More recommendations will be aired by lawmakers on the task force when it meets again on Thursday.
The task force's co-chairman, Rep. Doug Cox, R-Grove, said Monday that the group's hearings have demonstrated that the state is a leader in working to reduce the number of uninsured citizens.
"We're really kind of leading the pack and other states if anything are following what we're doing," said Cox, an emergency medicine physician at Integris Grove General Hospital.
State lawmakers in 2004 passed the Insure Oklahoma program, designed to help small businesses provide health care coverage for their low- and middle-income employees and reduce the state's estimated 650,000 uninsured residents.
It authorized the Oklahoma Health Care Authority, the state's Medicaid provider, to develop a program for adults, 19 to 64 years of age, whose income did not exceed 185 percent of the federal poverty level, or about $37,000 annually.
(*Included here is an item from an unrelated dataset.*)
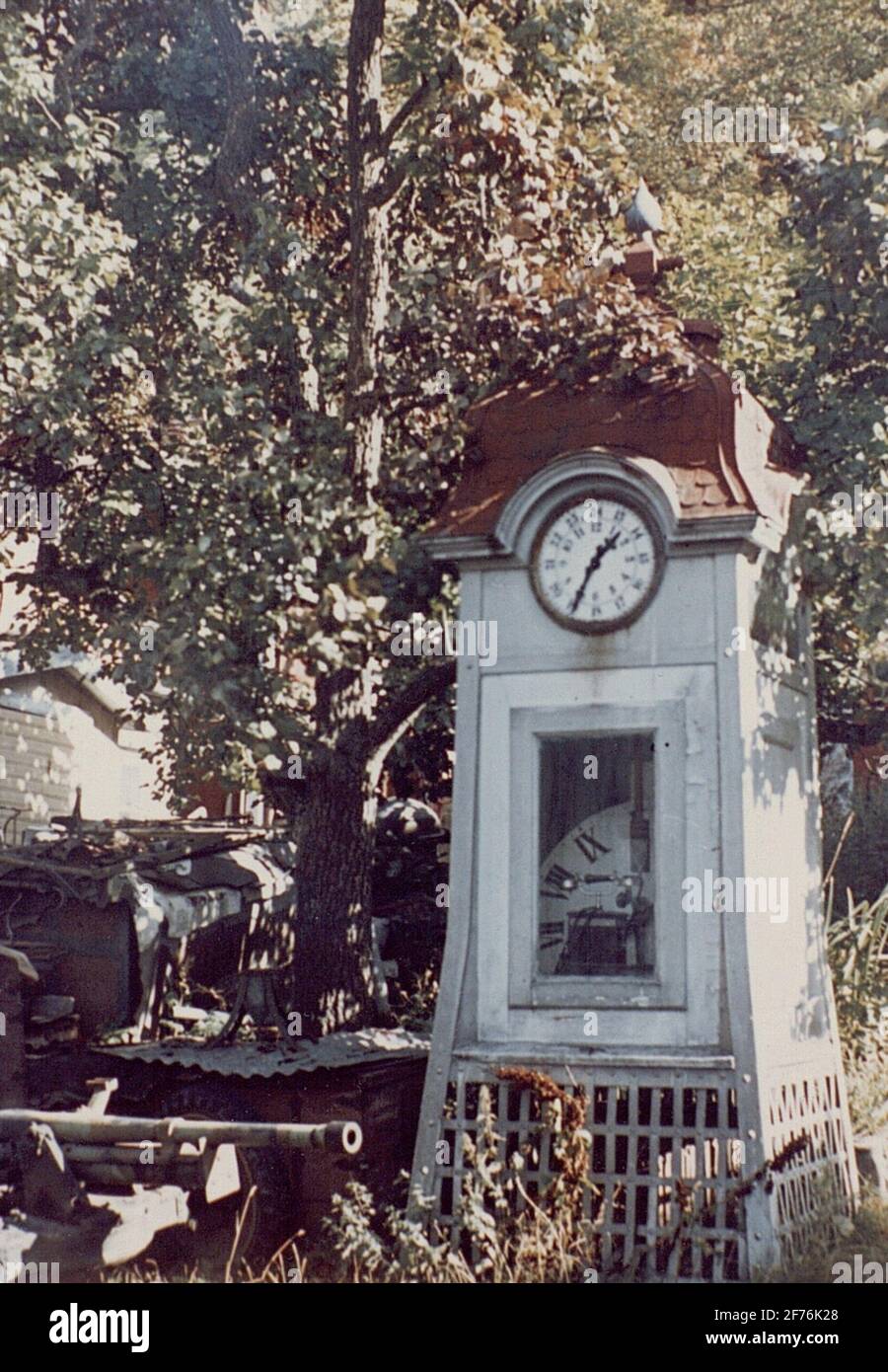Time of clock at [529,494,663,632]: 1:34
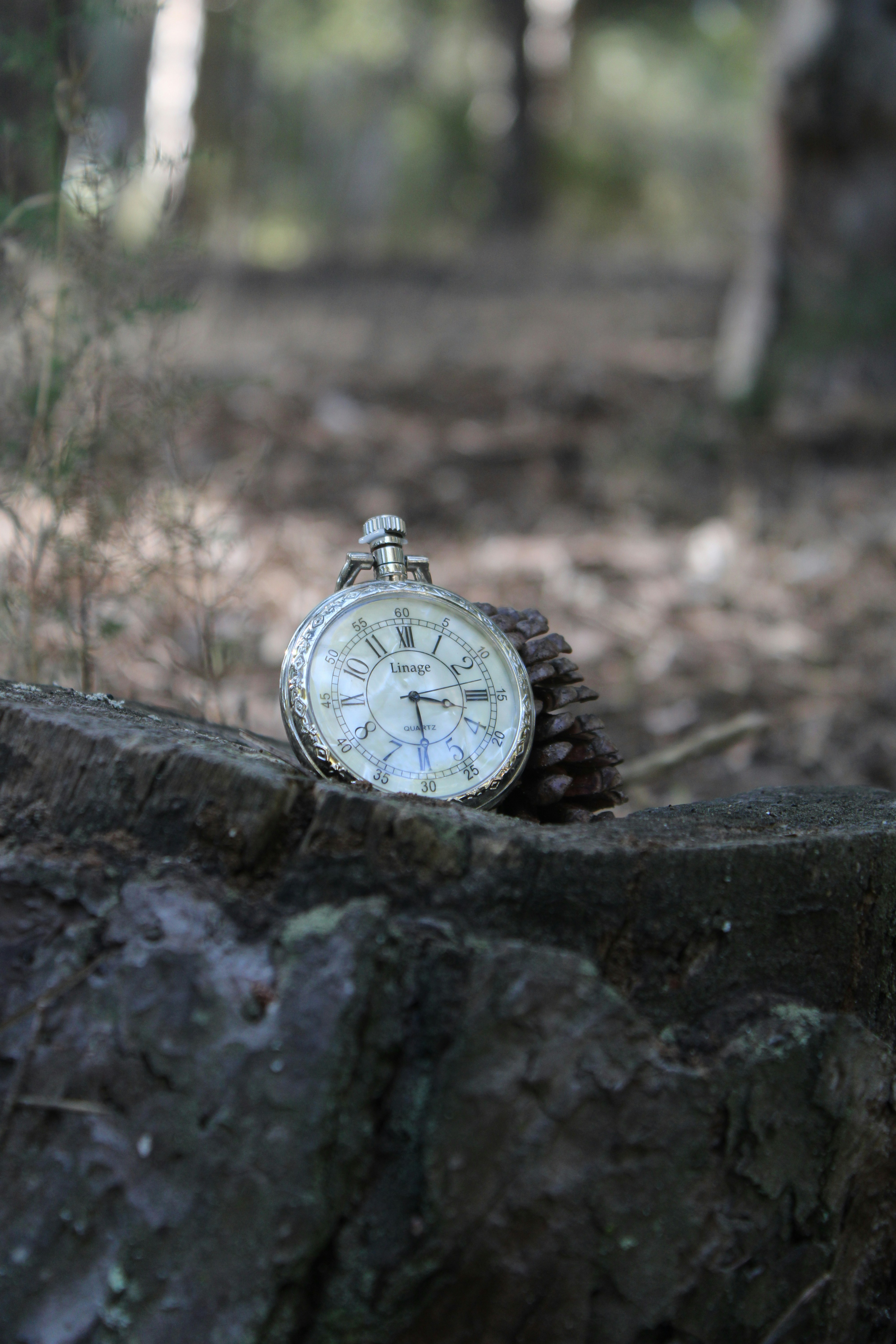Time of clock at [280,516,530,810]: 3:29
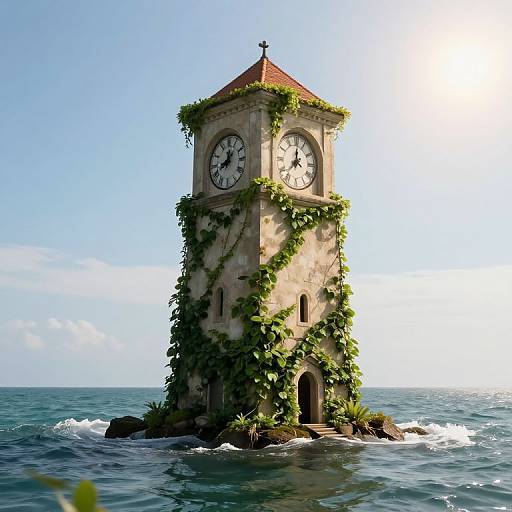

Under the program, the state pays 60 percent of insurance costs, the employer pays 25 percent and the employee pays 15 percent. The state's portion of the cost is funded by tobacco tax revenue and federal Medicaid matching dollars.
Currently, more than 13,000 people are enrolled in the Insure Oklahoma program, up from about 8,000 in March and 4,400 last fall.
But Cox has expressed frustration with delays in the authorization of federal funds for state-approved programs designed to expand the program.
Lawmakers have approved the All Kids Act, which allows families making up to 300 percent of the federal poverty level to qualify for government assistance in obtaining health care. Before, families had to make under 185 percent of the federal poverty line before their children qualified for Medicaid benefits.
"I hope that the federal people will look at what Oklahoma is doing," Cox said.